Angelo Mastrandrea, sul Manifesto, ha raccontato Dondero nel maggio scorso in occasione della presentazione del documentario biografico a lui dedicato e intitolato “Calma e gesso”:

«Chiunque si sia trovato ad accompagnare Mario Dondero per un tratto della sua vita, per quanto breve possa essere stato, lo avrà visto socchiudere gli occhi e intonare Teresa di Sergio Endrigo o Ma l’amore no di Alberto Ravagliati o qualche altra hit da chansonnier d’oltralpe, lo avrà sentito passare da un aneddoto a un altro come un affabulatore d’altri tempi (uno su tutti: la conversazione sugli allevamenti bovini in Italia con Fidel Castro in un ascensore di Algeri, dove a salvarlo fu la competenza appresa in un reportage taurino).

Lo avrà visto imbracciare la fedele Leica a sorpresa e guardare nell’obiettivo con un’inconfondibile mimica facciale, pronto a fermare l’attimo di due galline in un pollaio così come avrebbe fatto con Reagan e Gorbaciov ai tempi della distensione nucleare.

Sarà rimasto sorpreso nel vederlo appassionarsi a cause strampalate o soffermarsi a discutere con interlocutori occasionali, o ancora intento a regalare un libro o una sua foto al cuoco di un ristorante o a una persona appena incontrata. Sarà stato a sua volta immortalato in un fermo immagine di cui perderà ogni traccia, salvo vederlo rispuntare anni dopo perché la foto ha bisogno di stagionare per acquistare valore, fosse pure solo simbolico o personale».

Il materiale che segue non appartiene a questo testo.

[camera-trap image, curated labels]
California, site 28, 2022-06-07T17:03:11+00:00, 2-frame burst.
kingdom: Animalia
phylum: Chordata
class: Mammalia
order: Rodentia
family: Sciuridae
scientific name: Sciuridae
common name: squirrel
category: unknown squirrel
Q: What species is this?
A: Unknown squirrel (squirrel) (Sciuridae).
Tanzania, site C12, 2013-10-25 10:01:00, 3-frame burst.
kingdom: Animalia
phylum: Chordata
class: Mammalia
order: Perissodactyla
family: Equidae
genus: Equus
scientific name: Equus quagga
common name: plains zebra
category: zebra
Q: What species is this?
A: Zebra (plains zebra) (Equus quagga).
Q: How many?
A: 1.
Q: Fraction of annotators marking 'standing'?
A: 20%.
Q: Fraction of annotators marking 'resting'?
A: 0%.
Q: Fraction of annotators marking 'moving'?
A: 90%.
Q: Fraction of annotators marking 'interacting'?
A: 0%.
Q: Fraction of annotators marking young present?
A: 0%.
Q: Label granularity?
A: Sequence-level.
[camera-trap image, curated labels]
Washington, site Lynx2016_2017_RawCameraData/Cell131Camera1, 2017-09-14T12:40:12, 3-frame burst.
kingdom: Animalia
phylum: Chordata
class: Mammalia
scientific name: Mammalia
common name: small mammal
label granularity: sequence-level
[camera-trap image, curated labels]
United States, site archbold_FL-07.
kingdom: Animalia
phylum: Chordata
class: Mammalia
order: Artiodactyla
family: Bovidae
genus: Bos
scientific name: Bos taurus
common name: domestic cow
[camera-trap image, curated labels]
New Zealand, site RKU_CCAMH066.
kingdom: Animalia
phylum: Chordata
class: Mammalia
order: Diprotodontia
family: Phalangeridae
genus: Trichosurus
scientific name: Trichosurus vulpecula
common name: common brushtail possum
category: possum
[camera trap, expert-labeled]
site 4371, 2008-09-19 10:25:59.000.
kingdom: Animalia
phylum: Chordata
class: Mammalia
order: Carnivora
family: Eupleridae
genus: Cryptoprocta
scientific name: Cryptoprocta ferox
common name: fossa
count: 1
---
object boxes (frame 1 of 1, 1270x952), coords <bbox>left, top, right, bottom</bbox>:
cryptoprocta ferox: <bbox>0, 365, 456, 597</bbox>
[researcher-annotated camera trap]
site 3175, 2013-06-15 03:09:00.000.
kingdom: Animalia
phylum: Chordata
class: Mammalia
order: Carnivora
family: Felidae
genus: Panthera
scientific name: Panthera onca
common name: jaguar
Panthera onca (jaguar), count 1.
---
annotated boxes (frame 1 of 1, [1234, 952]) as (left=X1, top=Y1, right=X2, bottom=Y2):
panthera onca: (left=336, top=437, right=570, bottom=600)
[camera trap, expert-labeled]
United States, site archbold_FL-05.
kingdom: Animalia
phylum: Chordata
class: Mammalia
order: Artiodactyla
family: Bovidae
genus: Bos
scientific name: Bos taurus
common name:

Dondero era nato il 6 maggio del 1928 a Milano, ma era di origine genovese. Da adolescente, durante la guerra, aveva partecipato alla Resistenza nel nord dell’Italia («sesta Brigata Garibaldi, divisione Piave, ma non ho fatto nulla di eroico»; «sono andato in montagna perché mia madre nascondeva in casa degli ebrei ed ero indignato per questo, il fascismo per me è qualcosa di ignobile»). Subito dopo iniziò a collaborare con diversi quotidiani, come L’Unità, L’Avanti, Milano Sera, il Manifesto, o ancora la rivista L’Ora, che riprendendo una frase del filosofo Walter Benjamin aveva lanciato lo slogan “una fotografia vale 1000 parole”: «Ho sempre creduto che non sarei stato capace di fare le foto, nemmeno di caricare la macchina fotografica. E poi pensavo alla scrittura, ero quasi sicuro che avrei seguito l’iter abituale dei reporter: cronista, poi gli elzeviri, la terza pagina, fino al caporedattore. Invece mi ha conquistato la libertà del fotografo, la solitudine, l’intimità con le persone che raramente un giornalista raggiunge. Il fotografo è in movimento, va in giro per il mondo», ha raccontato Dondero nel documentario “Calma e gesso”.

Nel 1955 Dondero si era trasferito a Parigi, dove aveva continuato a collaborare sia con la stampa italiana (L’Espresso e Epoca, tra gli altri) sia con quella francese (Le Monde, Le Nouvel Observateur). In Francia scattò una delle sue fotografie più famose, quella degli scrittori del “Nouveau Roman”, corrente letteraria nata negli anni Cinquanta, dove comparivano Alain Robbe-Grillet, Claude Simon, Claude Mauriac, Jérôme Lindon, Robert Pinget, Samuel Beckett, Nathalie Sarraute e Claude Ollier. In quegli anni cominciò a lavorare anprima1che con diverse riviste dedicate all’Africa per cui realizzò diversi reportage. Viaggiò anche in America Latina, a Cuba, in URSS e poi più di recente in Canada (2000), Afghanistan (nel 2004 con Emergency) e Russia (2006). La foto di Giuliana Sgrena tornata dal sequestro in Iraq, pubblicata sulla prima pagina del Manifesto e che fece immediatamente il giro del mondo, è sua.

– Giacomo Papi: Chi era Mario Dondero, che arrivava e spariva

Fu amico e ritrasse importanti scrittori, artisti, attori e intellettuali, tra cui Pablo Picasso, Man Ray, Francis Bacon, Alberto Giacometti, Giuseppe Ungaretti, Maria Callas, Yves Montand, Serge Gainsbourg, Juliette Greco, Orson Welles, Federico Fellini, Michelangelo Antonioni, Luchino Visconti, Pier Paolo Pasolini, Jean-Paul Sartre, Simone de Beauvoir, Michel Foucault, Günther Grass, Pablo Neruda, Gabriel Garcia Marquez, Jorge Amado, Jean Genêt, Daniel Pennac, Elsa Morante, Alberto Moravia, Françoise Sagan. Ma anche molte e molti altri.

Mostra Pasolini

Dondero fu sempre impegnato politicamente ed espose le sue foto sia in Italia che all’estero: Parigi nel 2006, Bruxelles nel 2009 e Londra nel 2011, tra le mostre più importanti. Gli è stata dedicata una monografia pubblicata nel maggio 2011 dalle Edizioni Bruno Mondadori.